Fig. 1.

Schematic of the genomewide analysis of palindrome formation (GAPF) and denaturation analysis of methylation differences (DAMD) assays. (A) GAPF assay. Palindromic sequences can rapidly anneal intramolecularly to form “snap-back” DNA under conditions that do not favor intermolecular annealing. This snap-back property is used to enrich for palindromic sequences in total genomic DNA by denaturing the DNA at 100°C, rapidly renaturing it in the presence of 100 mM NaCl, and then digesting the mixture with the single-strand-specific nuclease S1. Snap-back DNA formed from palindromes is double stranded and resistant to S1, whereas the remainder of genomic DNA is single stranded and thus is sensitive to S1 digestion. Ligation-mediated PCR is performed, and then the DNA is labeled and hybridized to a microarray for analysis. (B) DAMD assay.
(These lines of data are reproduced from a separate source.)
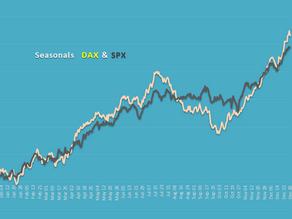 Seasonals für den DAX und den SPX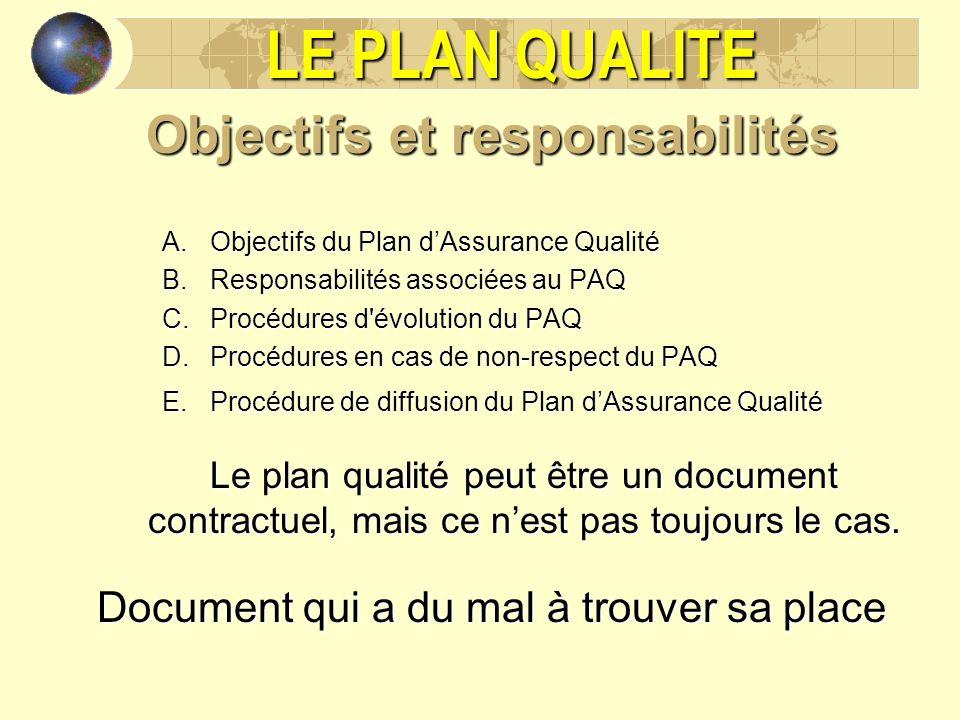 Objectifs et responsabilités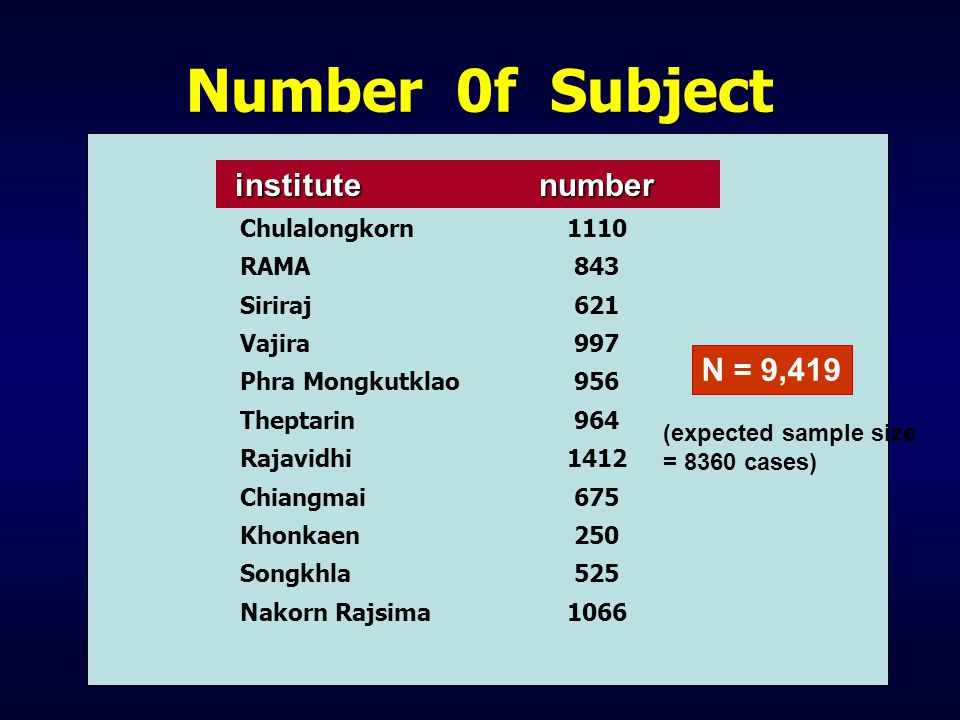 Number 0f Subject institute number N = 9,419 Chulalongkorn 1110 RAMA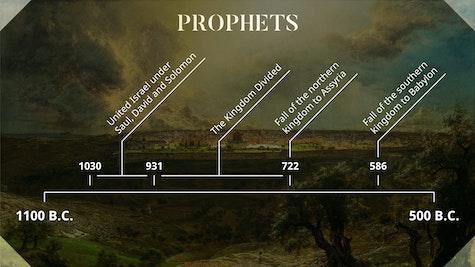 Prophets Timeline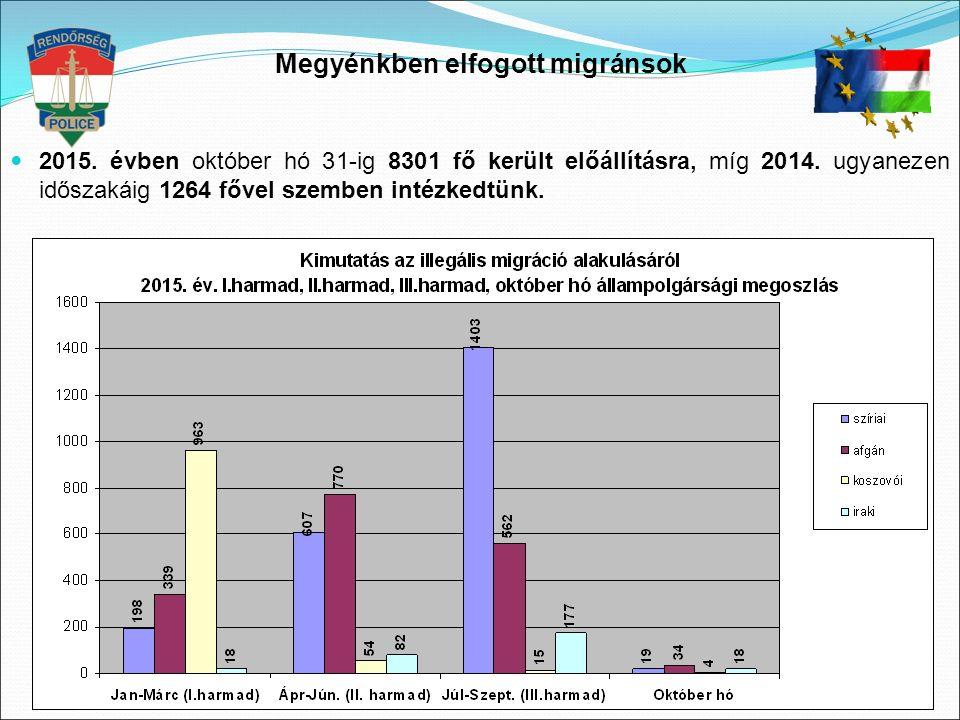 Megyénkben elfogott migránsok 2015. évben október hó 31-ig 8301 fő került előállításra, míg 2014.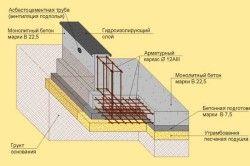Схема пристрою монолітного фундаменту для цокольного поверху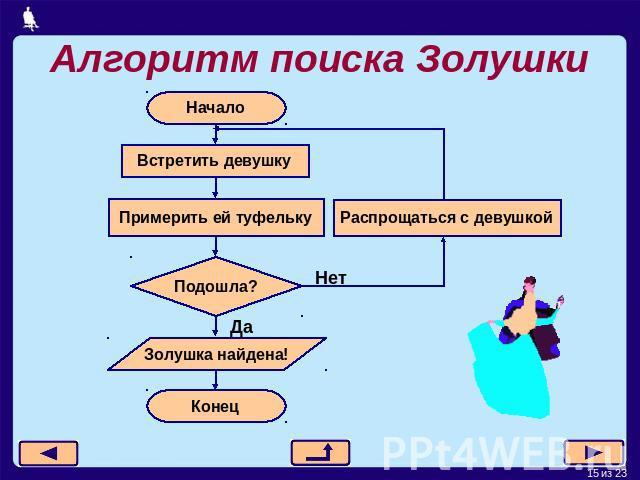 Понятие алгоритма виды алгоритмов схемы Основные понятия алгоритма. Алгоритмы и структуры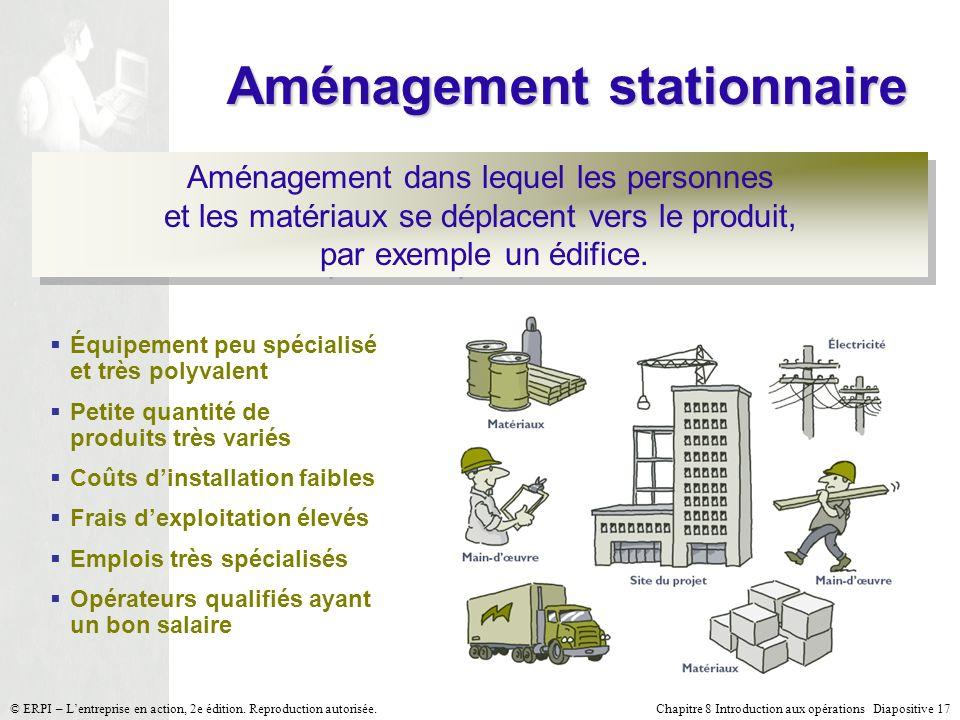 Chapitre 8 Introduction aux opérations Diapositive 17© ERPI – Lentreprise en action, 2e édition. Reproduction autorisée. Aménagement stationnaire Amén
DNA manipulations are the same as those performed in GAPF. During the denaturation step of the assay, the increase in the T_m caused by 5-methylcytosine renders methylated DNA resistant to denaturation compared to unmethylated DNA. After rapid cooling, the methylated DNA remains double stranded and resistant to S1 nuclease, whereas the same unmethylated sequence in the reference sample is single stranded and thus sensitive to S1 digestion.